We were looking for a brew pub or three we had found in Ron's guide book, but pubs don't open in Seoul on Saturday until 4 pm. So we ended up at this place:
Jacksonville! Even though there were almost no westerners anywhere near us most of the shops and restaurants had signs and names in English. And they were for the most part ridiculous, like this one. I had thin sliced pork and octopus in red pepper. Here and in a couple of other restaurants/bars I had trouble ordering a coke. Still don't know why.Yes, that is me with a red pepper coated octopus tentacle, along with standard bowl of rice, kimshee on my right and a random bowl of soup broth with bean sprouts. So far nothing has risen to the level of flingy-lingy hot.

Wandered around a bit more admiring the architecture and getting caught in flash crowds (mostly when trying to cross a street) we finally made it to the Irish Pub that was in the guide book. They were having a Jack Daniel's festival.
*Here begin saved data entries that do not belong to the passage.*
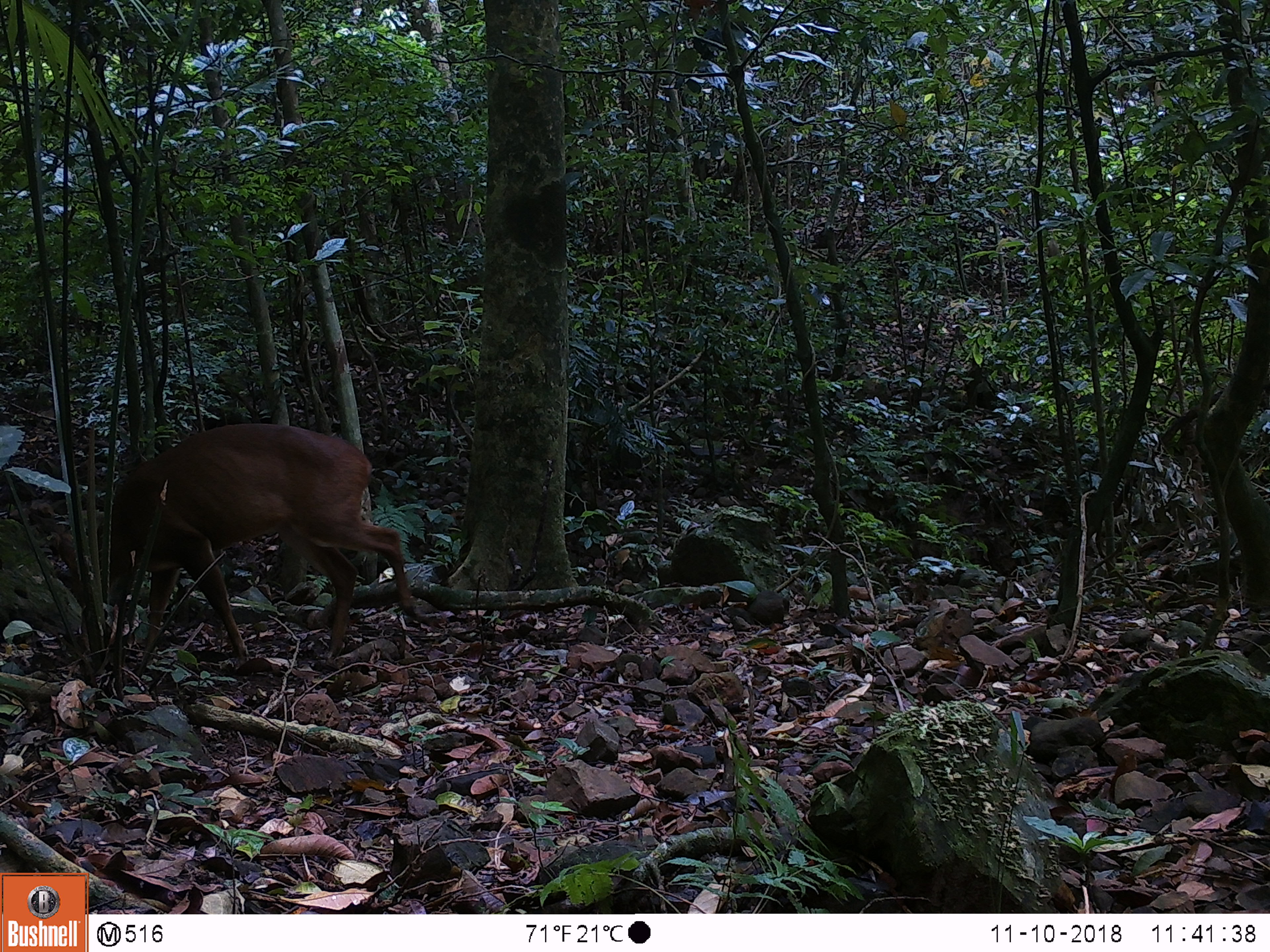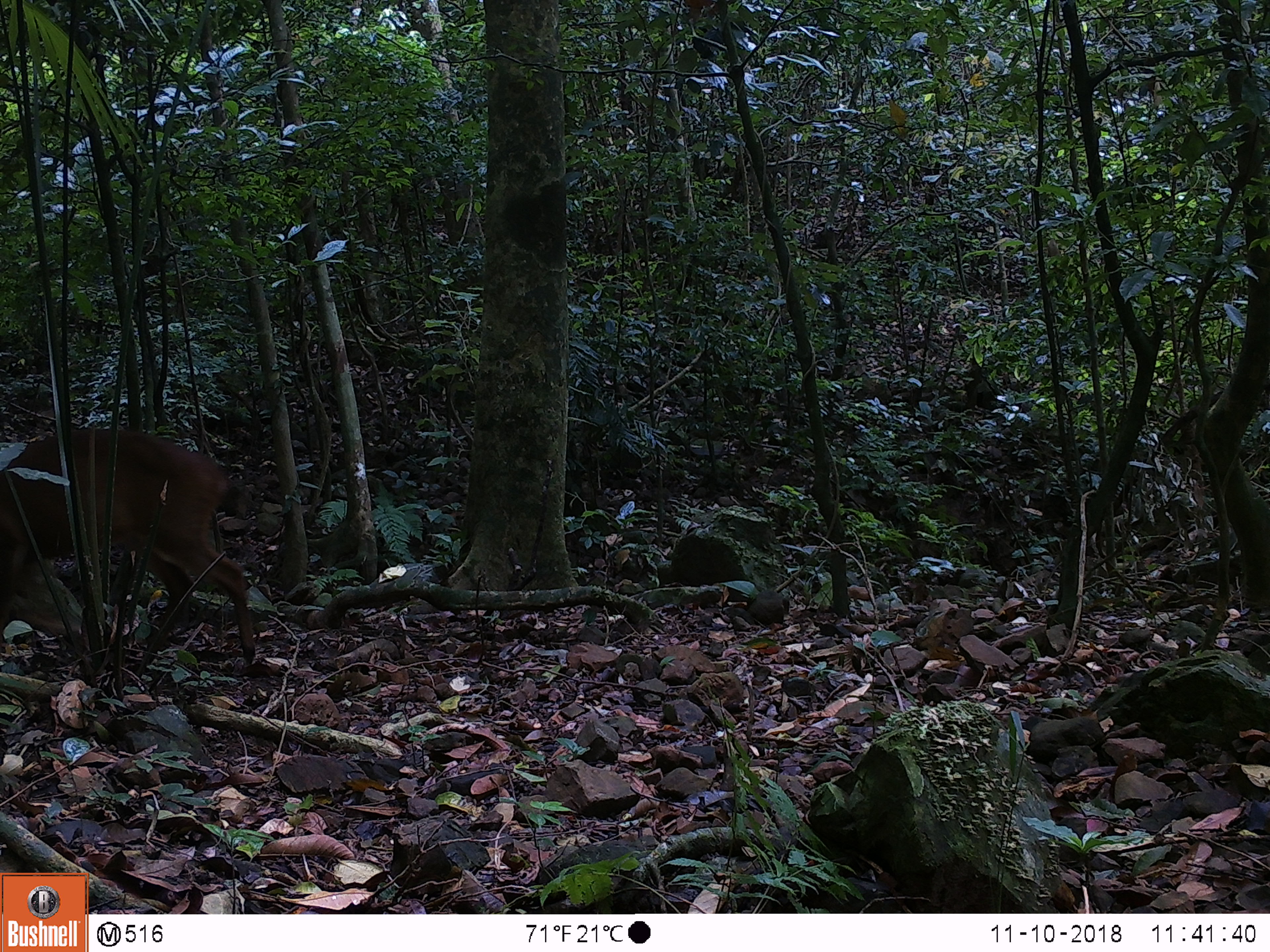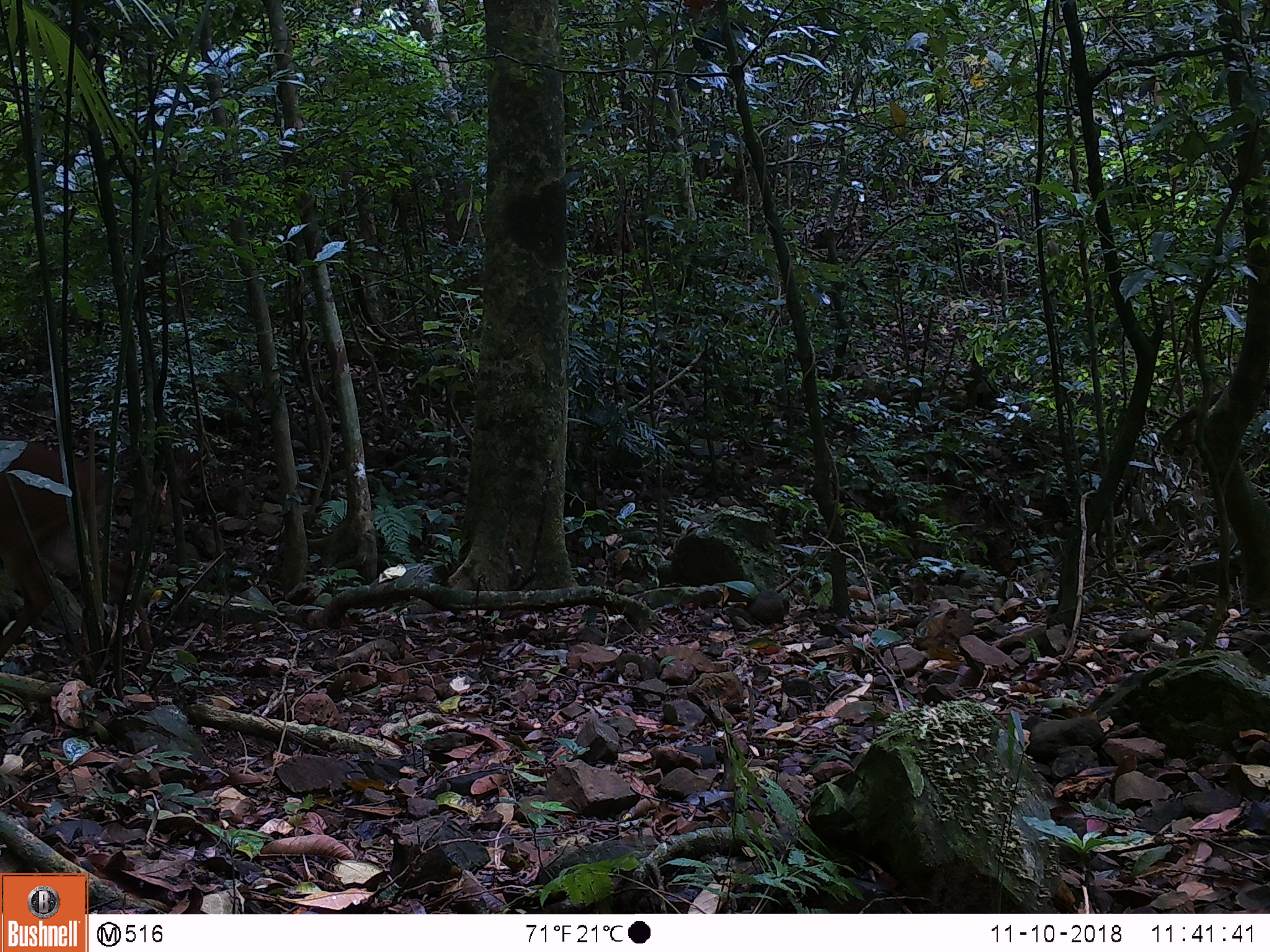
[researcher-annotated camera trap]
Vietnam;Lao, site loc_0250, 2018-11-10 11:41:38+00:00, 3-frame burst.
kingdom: Animalia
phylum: Chordata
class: Mammalia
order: Artiodactyla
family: Cervidae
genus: Muntiacus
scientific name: Muntiacus vuquangensis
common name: large-antlered muntjac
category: large antlered muntjac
Large antlered muntjac (large-antlered muntjac) (Muntiacus vuquangensis). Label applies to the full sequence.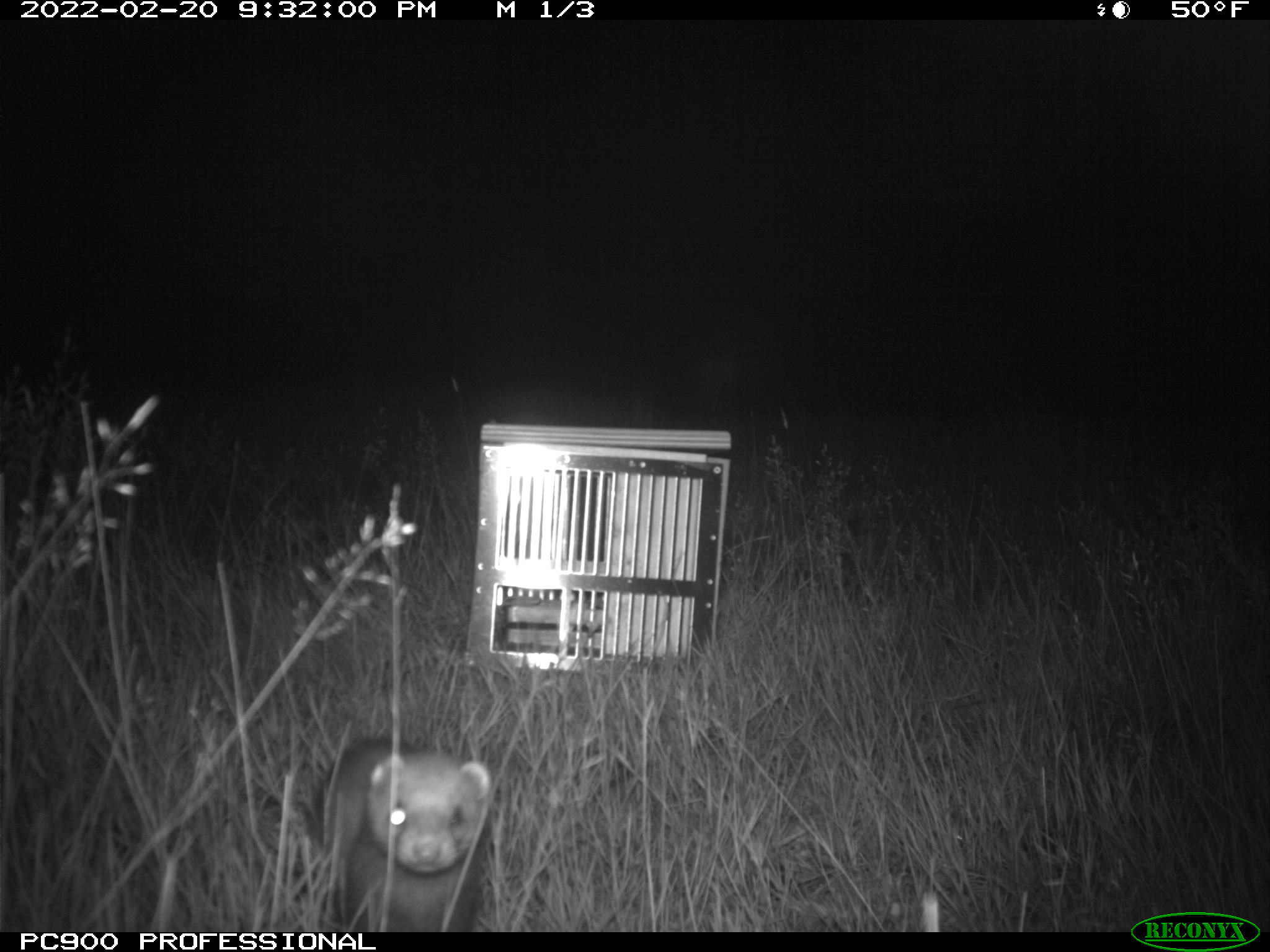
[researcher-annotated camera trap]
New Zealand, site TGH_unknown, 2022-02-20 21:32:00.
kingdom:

In fact nearly every restaurant we saw had some kind of festival going on. The 4 restaurants in the hotel had a festival board so you could know what festival was going on where. The Tivoli bar was having a scotch festival, the western restaurant/breakfast buffet was having an espresso festival, the Japanese restaurant was having a wood mushroom festival, etc.
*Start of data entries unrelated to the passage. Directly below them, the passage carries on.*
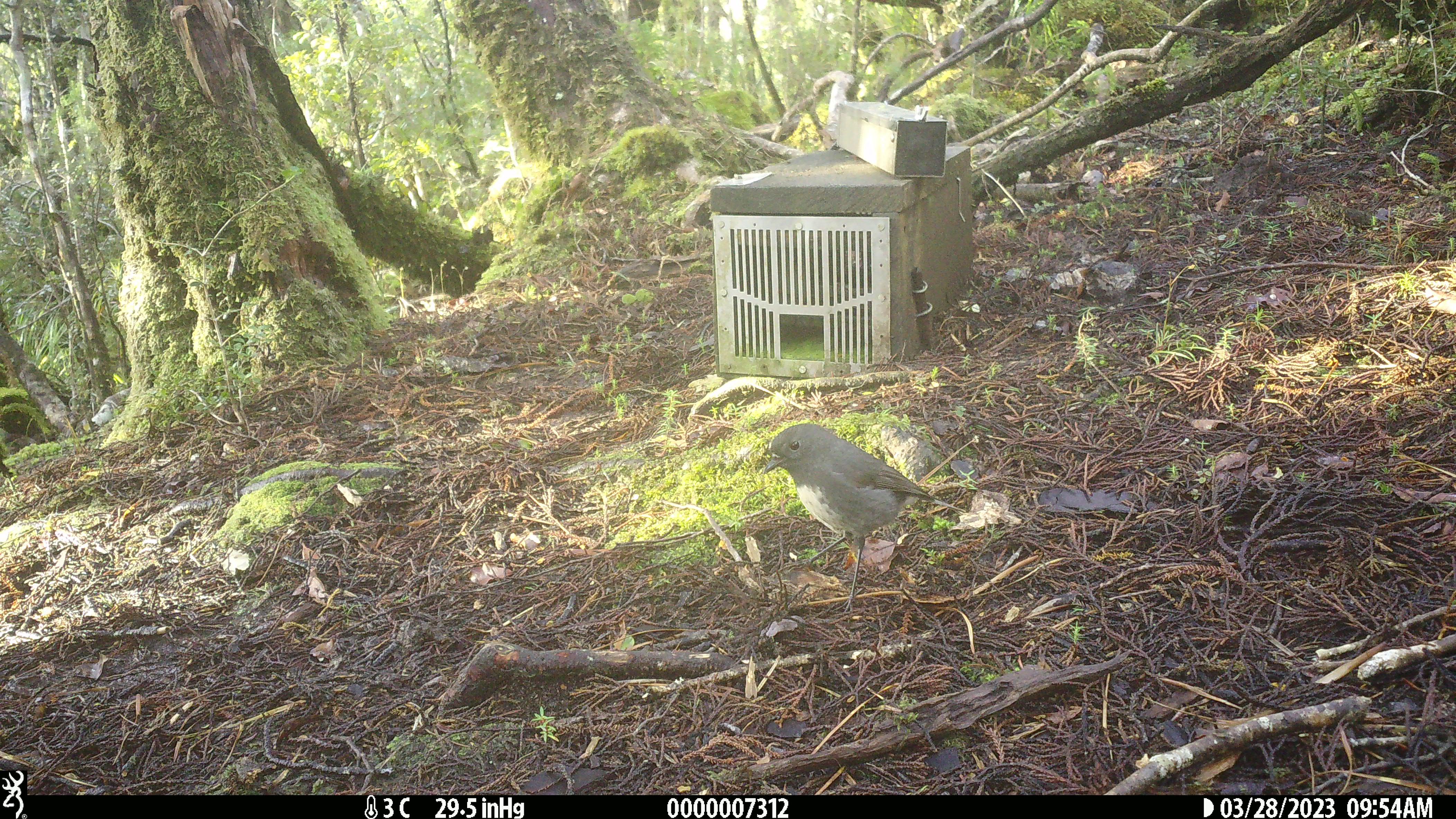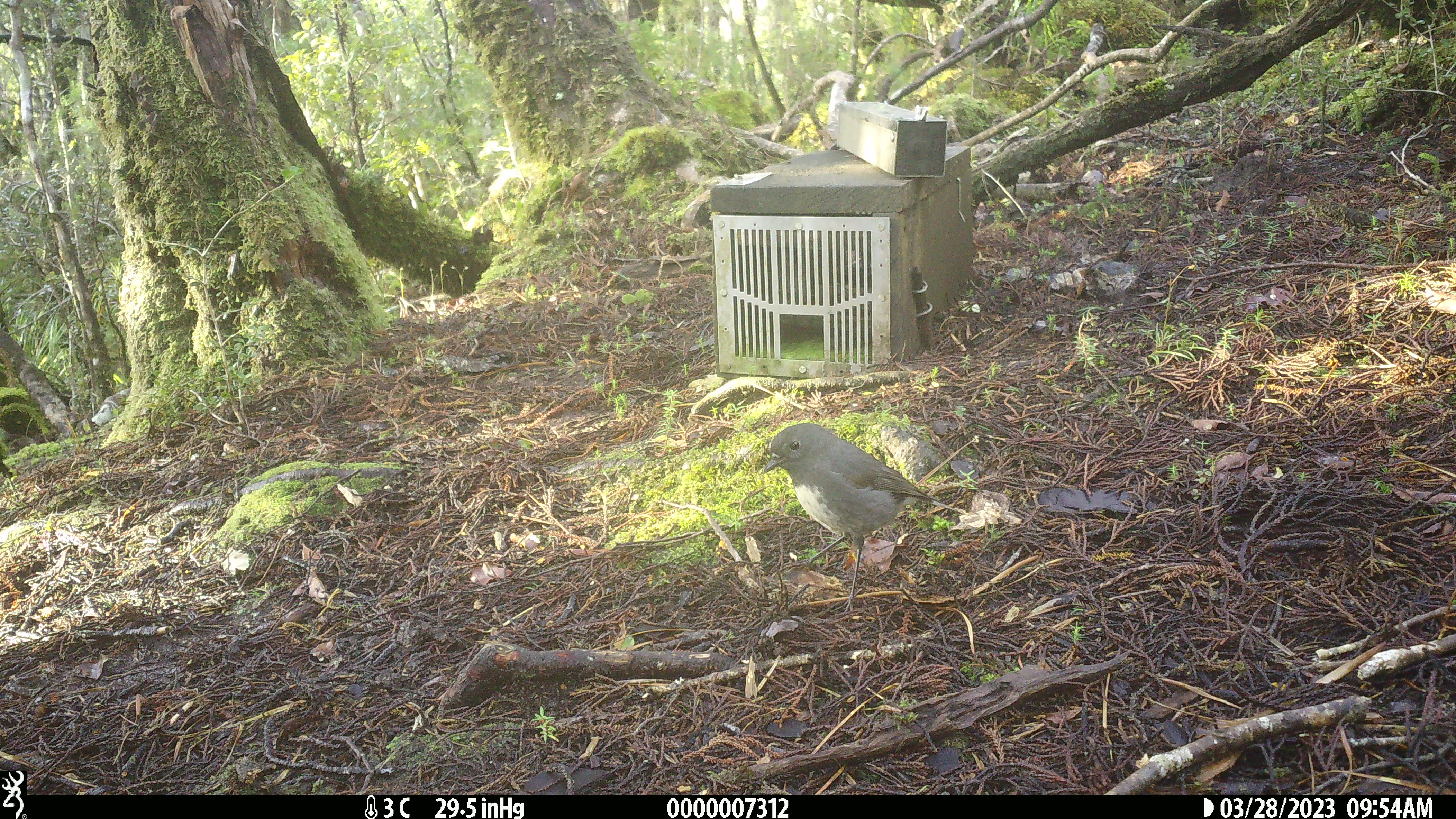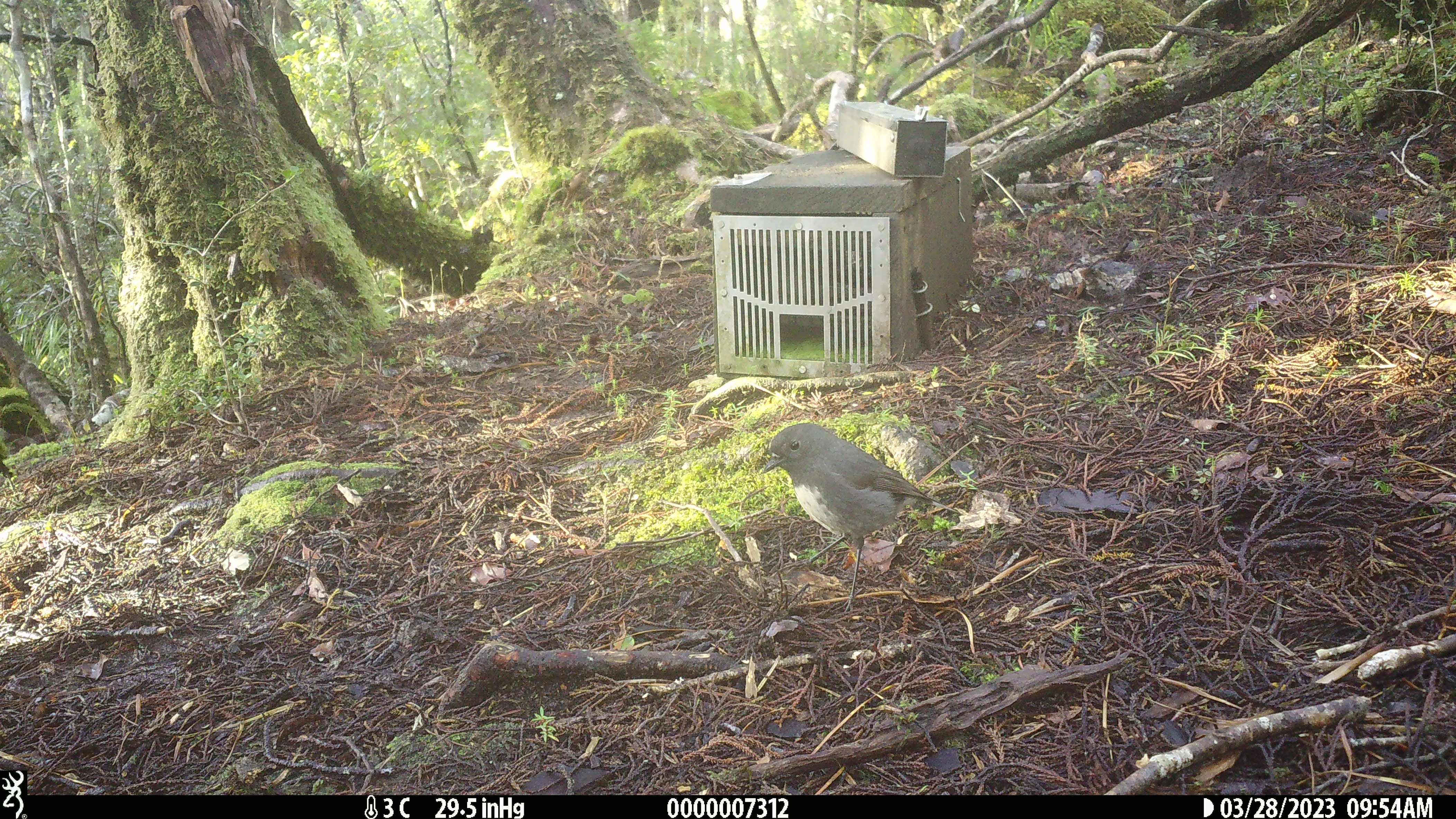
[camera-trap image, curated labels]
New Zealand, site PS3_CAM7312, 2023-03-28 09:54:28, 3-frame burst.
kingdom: Animalia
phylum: Chordata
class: Aves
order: Passeriformes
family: Petroicidae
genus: Petroica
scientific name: Petroica australis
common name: new zealand robin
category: robin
Going back in to the hotel we saw this:
Apparently Saturday in Seoul Hotels is wedding day?! Not sure. I expect there are going to be lots of unexplained things.
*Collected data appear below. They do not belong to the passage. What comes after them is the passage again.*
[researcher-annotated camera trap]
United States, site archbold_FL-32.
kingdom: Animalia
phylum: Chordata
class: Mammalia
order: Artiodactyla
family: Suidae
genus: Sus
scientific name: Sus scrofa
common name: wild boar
The rest of our engineers had arrived and we ending up eating at the hotel again. I had a BLT and a coke. This hotel does know how to cook bacon.

Stay tuned. The next day I go shopping in Itaewon and drive down to TaeAn. Exciting, huh?
I wonder if I can find grits in Itaewon?

2 Days in Seoul

Because of the difficulty in getting flights I had to stay in Seoul 2 nights, waiting for the rest of the engineers to get in-country before we headed to TaeAn. I had to drive an Opirus (basically a luxury edition of the Hyundai Sonata) from the Incheon Airport into the heart of Seoul at rush hour on a Friday. Fortunately my Arab genes kicked in and I embrassed the chaos and made the 30kM drive in only 2 and 1/2 hours. Basically the rules of driving in Seoul are the biggest vehicle wins, and if you are both the same size, bravest wins. I was pretty brave, but I kept showing signs of weakness.This is the room at the Seoul Palace Hotel. It is a nice hotel just south of the Han river that runs through Seoul. 4 Restaurants and a buffet breakfast, you can't beat that with a stick.

When you enter the room there a slot for the (old school) key and the lights come on. There is a control panel on the right side of the bed where you can then reduce the lights. It took a while to figure out because the button labels were in English, but didn't correspond to where the lights were. The bed felt like a sheet of thick plywood over a thin box spring. But the pillows were good. Extensive mini-bar, but I'm too cheap.


Huge flat screen TV, but not HD and only 5 channels. One was BBC, others Japanese or Korean. I watched part of the ALCS Game 6 on the Japanese Channel.

But the piece de resistance was the toilet.
Yes, it is the finest Korean robotics applied to the bidet. The controls are labeled completely in Hangul so the only English word was 'Auto'. I pressed that and boy did I get a surprise. Evidently it was invented by women because if I didn't finish my business fast enough it gave a high pitched ear splitting alarm. That's incentive. Also, the little spigot that sprays the water comes up and salutes you when you come into the room and put the key in the slot.